Inaugurazione del restauro della Crocifissione del Tintoretto
(Venezia / Scuola Grande di San Rocco, 12 aprile 2025)
Intervento del Patriarca Francesco Moraglia
Un saluto alle Autorità, al Guardian Grando, ai confratelli e consorelle della Scuola Grande di San Rocco. Il primo sentimento è la gratitudine per il restaurato capolavoro. La riconoscenza va ai benefattori di Save Venice che hanno permesso questo importante intervento.
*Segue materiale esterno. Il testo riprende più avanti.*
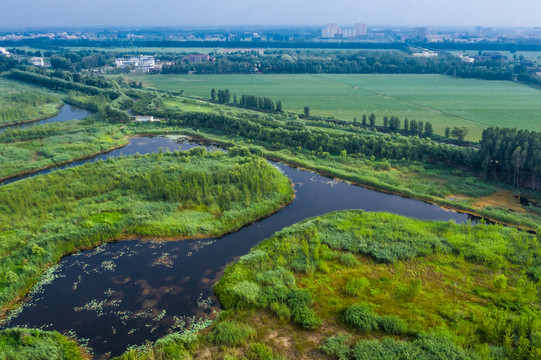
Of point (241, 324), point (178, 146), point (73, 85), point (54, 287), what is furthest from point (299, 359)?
point (73, 85)

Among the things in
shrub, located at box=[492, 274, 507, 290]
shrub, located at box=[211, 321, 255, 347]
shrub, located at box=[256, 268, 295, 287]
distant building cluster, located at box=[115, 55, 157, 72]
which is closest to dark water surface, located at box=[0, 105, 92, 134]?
distant building cluster, located at box=[115, 55, 157, 72]

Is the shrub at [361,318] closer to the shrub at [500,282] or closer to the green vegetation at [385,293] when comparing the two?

A destare impressione ed emozione è proprio il dipinto che colpisce per diversi motivi: la sua grandezza e la ritrovata brillantezza – nei contrasti tra chiari e scuri, tra luce e tenebre -, l’insieme variegato dei personaggi, il genio dell’autore… Ma c’è un’altra forza che attrae e cattura e che emana dall’evento riprodotto e che ci pone dinanzi, anzi dentro, l’Evento decisivo della fede cristiana e di tutta la storia. Qui è riassunto e rappresentato l’intero dramma dell’uomo e di Dio. Sì, qui c’è tutto: Dio e l’uomo, il bene e il male, il dolore e il suo significato. Il richiamo è alla teologia della storia contenuta nel capolavoro letterario di sant’Agostino: il De civitate Dei.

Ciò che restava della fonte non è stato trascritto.